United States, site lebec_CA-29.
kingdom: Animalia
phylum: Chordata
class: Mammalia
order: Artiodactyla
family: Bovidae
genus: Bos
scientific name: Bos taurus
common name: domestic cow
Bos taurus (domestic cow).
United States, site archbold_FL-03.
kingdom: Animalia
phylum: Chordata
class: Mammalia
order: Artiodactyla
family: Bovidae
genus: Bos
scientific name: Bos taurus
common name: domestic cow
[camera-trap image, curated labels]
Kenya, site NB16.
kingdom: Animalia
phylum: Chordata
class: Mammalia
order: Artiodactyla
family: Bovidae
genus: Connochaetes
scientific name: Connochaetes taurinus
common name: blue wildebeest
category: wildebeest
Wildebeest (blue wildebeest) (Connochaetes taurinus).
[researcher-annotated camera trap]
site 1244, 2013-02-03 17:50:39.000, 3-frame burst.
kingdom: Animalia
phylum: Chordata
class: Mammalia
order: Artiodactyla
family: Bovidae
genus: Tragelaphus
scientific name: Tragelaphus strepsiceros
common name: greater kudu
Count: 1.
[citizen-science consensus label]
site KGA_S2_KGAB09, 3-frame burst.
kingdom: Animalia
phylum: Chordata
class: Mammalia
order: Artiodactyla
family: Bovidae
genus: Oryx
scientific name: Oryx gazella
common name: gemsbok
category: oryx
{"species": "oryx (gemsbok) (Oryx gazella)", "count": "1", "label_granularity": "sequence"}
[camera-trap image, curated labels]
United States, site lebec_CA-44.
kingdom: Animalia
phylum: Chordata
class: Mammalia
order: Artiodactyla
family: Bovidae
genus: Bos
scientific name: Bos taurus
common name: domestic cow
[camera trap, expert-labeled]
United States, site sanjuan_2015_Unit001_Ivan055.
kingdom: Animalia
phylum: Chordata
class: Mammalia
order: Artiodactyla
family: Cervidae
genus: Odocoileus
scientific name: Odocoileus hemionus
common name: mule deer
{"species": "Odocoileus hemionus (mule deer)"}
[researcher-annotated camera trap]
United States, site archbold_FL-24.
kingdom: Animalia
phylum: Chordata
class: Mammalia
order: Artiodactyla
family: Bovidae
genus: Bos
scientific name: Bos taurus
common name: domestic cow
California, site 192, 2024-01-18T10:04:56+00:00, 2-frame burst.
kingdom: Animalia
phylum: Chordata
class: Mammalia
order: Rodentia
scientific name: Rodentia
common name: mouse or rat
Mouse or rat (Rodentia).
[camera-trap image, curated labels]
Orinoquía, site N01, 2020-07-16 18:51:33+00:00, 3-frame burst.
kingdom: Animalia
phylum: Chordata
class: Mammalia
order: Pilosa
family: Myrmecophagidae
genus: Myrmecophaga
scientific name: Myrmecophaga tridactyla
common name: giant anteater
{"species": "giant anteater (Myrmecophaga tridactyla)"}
——
ACTIVITY: Check each line of the listing for "species", and copy the ones that hold it.

RESPONSE TO THE EXERCISE:
{"species": "oryx (gemsbok) (Oryx gazella)", "count": "1", "label_granularity": "sequence"}
{"species": "Odocoileus hemionus (mule deer)"}
{"species": "giant anteater (Myrmecophaga tridactyla)"}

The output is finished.